Hitung-hitung, aku punya bahan singgungan saat kami bercanda,” katanya, sambil
tersenyum.
Dan
jelas saja, Mila menyimpan satu rahasia besar tentang suami Inggit. Ia tahu
betul tentang lelaki itu. Sosok yang pernah memiliki perasaan untuknya, dahulu.
Bahkan demi perasaan cinta, ia rela berkuliah di satu kampus yang sama dengan
Mila. Hingga, ia pun mengutarakan maksud untuk mengajak Mila pulang kampung dan
menikah, dengan janji akan menjadi sosok suami yang baik dan bertanggung jawab.
Tapi nahas, Mila menolaknya mentah-mentah, demi gairah masa mudanya, juga demi
seorang lelaki urakan, anak seorang bos perusahaan yang bergelimang harta.
Kau ini siapa? Mana mau aku menikah
dengan orang kampung sepertimu. Tak ada sedikit pun niatku untuk pulang dan
hidup sengsara di sana. Kau kira, bagaimana hidupku kalau menikah denganmu?
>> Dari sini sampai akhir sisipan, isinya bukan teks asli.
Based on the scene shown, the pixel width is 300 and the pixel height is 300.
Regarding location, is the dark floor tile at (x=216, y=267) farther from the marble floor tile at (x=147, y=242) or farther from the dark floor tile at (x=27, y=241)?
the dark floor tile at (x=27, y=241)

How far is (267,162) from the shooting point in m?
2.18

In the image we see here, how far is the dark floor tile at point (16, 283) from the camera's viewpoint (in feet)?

Bahagia? Paling juga kita hidup sengsara dari hasil berkebun yang nihil! Pokoknya,
jangan lagi kau katakan soal perasaanmu padaku. Aku tak suka!
Demikianlah
kata-kata Mila. Ia mengucapkan itu secara emosional. Satu adegan yang masih
membekas di memorinya sampai saat ini. Sumpah serapah yang ia sesali, mungkin
untuk seumur hidup.
Berselang
beberapa detik selanjutnya, Inggit pun membuyarkan keheningan. “Oh, iya, maksud
lain saya ke sini, sebenarnya untuk memberitahukan padamu, kalau kau perlu
menghadap ke kantor kepala desa besok. Kau butuh didata ulang sebagai penduduk
di sini. Suamiku yang berpesan begitu,” tutur Inggit, sambil tersenyum. “Mungkin
kau sudah tahu, suamiku adalah kepala desa di sini.”
Dan
seketika, kekalutan melanda perasaan Mila, semakin dahsyat. Ia menggguk pelan,
kemudian berucap kaku, “Aku usahakan, kalau tak ada halangan.”
Dalam
hatinya, Mila jelas tak kuasa membayangkan bagaimana suasana pertemuannya
dengan seorang lelaki, suami Inggit, esok hari. Betemu dengan seseorang lelaki yang
pernah memiliki kisah tak sejalan dengannya.
Detik
demi detik berganti. Inggit kemudian pamit dan pergi, meninggalkan Mila bersama
rahasianya.
Matahari kian meninggi. Pagi telah lewat. Dan tiba-tiba, Mila enggan berurusan dengan kebun di belakang rumah.